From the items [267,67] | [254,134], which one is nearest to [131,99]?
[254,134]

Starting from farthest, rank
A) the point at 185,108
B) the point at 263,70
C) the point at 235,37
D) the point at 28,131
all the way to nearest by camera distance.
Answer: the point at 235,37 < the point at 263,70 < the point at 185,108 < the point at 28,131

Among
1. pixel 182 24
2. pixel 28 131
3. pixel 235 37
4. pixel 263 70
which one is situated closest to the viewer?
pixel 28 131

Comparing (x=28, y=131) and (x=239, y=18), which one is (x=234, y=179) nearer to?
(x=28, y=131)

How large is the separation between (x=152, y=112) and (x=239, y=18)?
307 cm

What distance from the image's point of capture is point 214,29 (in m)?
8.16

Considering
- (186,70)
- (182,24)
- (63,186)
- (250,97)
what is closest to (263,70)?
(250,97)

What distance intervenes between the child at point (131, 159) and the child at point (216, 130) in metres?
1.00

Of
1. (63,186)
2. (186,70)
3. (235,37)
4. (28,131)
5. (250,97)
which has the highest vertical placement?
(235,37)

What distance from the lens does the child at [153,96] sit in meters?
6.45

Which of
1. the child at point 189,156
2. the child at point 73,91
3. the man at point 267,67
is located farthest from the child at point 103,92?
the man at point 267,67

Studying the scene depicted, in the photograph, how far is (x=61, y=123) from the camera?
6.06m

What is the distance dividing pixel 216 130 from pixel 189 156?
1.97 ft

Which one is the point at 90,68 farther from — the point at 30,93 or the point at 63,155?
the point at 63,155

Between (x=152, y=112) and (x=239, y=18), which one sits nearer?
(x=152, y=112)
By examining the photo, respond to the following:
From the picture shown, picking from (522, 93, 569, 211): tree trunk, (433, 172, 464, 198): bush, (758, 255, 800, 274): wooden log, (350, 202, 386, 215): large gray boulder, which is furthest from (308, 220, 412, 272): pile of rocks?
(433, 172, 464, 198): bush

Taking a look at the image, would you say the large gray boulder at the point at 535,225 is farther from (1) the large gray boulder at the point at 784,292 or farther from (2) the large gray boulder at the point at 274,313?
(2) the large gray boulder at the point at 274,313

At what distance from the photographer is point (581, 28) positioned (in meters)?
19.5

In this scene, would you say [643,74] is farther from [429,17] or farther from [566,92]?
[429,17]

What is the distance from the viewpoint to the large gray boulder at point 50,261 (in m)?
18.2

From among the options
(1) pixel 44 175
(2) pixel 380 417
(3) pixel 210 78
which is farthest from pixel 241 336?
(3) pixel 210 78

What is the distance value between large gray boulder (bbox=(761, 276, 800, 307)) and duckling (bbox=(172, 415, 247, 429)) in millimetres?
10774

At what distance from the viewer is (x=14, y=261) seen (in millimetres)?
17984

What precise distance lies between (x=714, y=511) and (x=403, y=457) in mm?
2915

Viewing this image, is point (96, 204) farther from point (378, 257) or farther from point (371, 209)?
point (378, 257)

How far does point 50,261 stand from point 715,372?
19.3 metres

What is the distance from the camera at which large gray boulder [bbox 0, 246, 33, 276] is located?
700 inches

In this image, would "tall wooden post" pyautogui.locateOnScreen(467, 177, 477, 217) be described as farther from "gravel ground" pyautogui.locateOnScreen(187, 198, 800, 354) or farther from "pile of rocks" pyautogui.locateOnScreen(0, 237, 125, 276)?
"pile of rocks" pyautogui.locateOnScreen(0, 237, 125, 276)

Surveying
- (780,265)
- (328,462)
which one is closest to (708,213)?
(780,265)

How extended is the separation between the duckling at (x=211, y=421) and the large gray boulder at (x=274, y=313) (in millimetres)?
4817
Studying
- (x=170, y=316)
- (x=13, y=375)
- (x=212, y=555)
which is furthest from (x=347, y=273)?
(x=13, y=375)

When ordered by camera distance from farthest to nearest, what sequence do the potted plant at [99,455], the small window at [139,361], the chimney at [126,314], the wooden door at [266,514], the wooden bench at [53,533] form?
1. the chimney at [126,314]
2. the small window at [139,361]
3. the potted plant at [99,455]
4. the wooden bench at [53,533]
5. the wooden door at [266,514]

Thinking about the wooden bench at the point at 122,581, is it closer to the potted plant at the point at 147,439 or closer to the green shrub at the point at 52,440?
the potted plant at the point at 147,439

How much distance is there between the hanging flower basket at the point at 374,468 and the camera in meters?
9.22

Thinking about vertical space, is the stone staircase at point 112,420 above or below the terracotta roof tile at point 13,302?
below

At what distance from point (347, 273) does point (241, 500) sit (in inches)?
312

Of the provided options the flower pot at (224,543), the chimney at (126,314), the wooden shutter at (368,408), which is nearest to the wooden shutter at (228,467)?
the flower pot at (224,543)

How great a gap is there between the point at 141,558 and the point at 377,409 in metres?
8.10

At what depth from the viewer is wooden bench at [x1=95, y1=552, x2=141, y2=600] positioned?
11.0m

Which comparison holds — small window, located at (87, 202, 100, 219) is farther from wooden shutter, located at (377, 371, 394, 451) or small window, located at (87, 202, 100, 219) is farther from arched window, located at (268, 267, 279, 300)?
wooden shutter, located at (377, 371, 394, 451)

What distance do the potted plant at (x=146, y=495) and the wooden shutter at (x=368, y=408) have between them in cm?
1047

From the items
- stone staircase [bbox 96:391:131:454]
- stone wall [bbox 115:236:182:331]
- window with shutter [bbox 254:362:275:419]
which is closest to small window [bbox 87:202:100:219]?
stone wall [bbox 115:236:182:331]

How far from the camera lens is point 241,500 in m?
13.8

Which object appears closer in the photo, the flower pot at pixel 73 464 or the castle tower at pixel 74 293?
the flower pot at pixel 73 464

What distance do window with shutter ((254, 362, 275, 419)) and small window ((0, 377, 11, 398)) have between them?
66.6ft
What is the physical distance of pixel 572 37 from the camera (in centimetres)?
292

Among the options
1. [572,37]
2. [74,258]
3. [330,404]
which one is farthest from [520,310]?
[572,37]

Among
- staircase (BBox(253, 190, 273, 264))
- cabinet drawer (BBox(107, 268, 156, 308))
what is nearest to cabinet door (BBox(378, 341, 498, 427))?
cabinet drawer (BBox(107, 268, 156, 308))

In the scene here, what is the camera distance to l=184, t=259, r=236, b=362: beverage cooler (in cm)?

========

Can you give the part of the records that opens with the line containing "At what distance from point" and closes with the last line of the records as a Markdown table, with columns named Row and Line, one numbered row per line, and blank lines skipped?

- **FULL RESPONSE**
| Row | Line |
|---|---|
| 1 | At what distance from point (347, 273) does point (241, 500) sit (in inches)? |
| 2 | 312 |
| 3 | Of the provided options the flower pot at (224,543), the chimney at (126,314), the wooden shutter at (368,408), which is nearest to the wooden shutter at (228,467)? |
| 4 | the flower pot at (224,543) |
| 5 | How great a gap is there between the point at 141,558 and the point at 377,409 in metres? |
| 6 | 8.10 |
| 7 | At what depth from the viewer is wooden bench at [x1=95, y1=552, x2=141, y2=600] positioned? |
| 8 | 11.0m |
| 9 | Which comparison holds — small window, located at (87, 202, 100, 219) is farther from wooden shutter, located at (377, 371, 394, 451) or small window, located at (87, 202, 100, 219) is farther from arched window, located at (268, 267, 279, 300)? |
| 10 | wooden shutter, located at (377, 371, 394, 451) |
| 11 | What distance do the potted plant at (x=146, y=495) and the wooden shutter at (x=368, y=408) have between them in cm? |
| 12 | 1047 |
| 13 | From the items |
| 14 | - stone staircase [bbox 96:391:131:454] |
| 15 | - stone wall [bbox 115:236:182:331] |
| 16 | - window with shutter [bbox 254:362:275:419] |
| 17 | which is closest to small window [bbox 87:202:100:219]? |
| 18 | stone wall [bbox 115:236:182:331] |
| 19 | How far from the camera lens is point 241,500 in m? |
| 20 | 13.8 |
| 21 | Which object appears closer in the photo, the flower pot at pixel 73 464 or the castle tower at pixel 74 293? |
| 22 | the flower pot at pixel 73 464 |
| 23 | What distance do window with shutter ((254, 362, 275, 419)) and small window ((0, 377, 11, 398)) have between them? |
| 24 | 66.6ft |
| 25 | What is the physical distance of pixel 572 37 from the camera (in centimetres)? |
| 26 | 292 |
| 27 | Among the options |
| 28 | 1. [572,37] |
| 29 | 2. [74,258] |
| 30 | 3. [330,404] |
| 31 | which one is farthest from [520,310]? |
| 32 | [572,37] |
| 33 | Among |
| 34 | - staircase (BBox(253, 190, 273, 264)) |
| 35 | - cabinet drawer (BBox(107, 268, 156, 308)) |
| 36 | what is nearest to cabinet door (BBox(378, 341, 498, 427))? |
| 37 | cabinet drawer (BBox(107, 268, 156, 308)) |
| 38 | In the scene here, what is the camera distance to l=184, t=259, r=236, b=362: beverage cooler (in cm)? |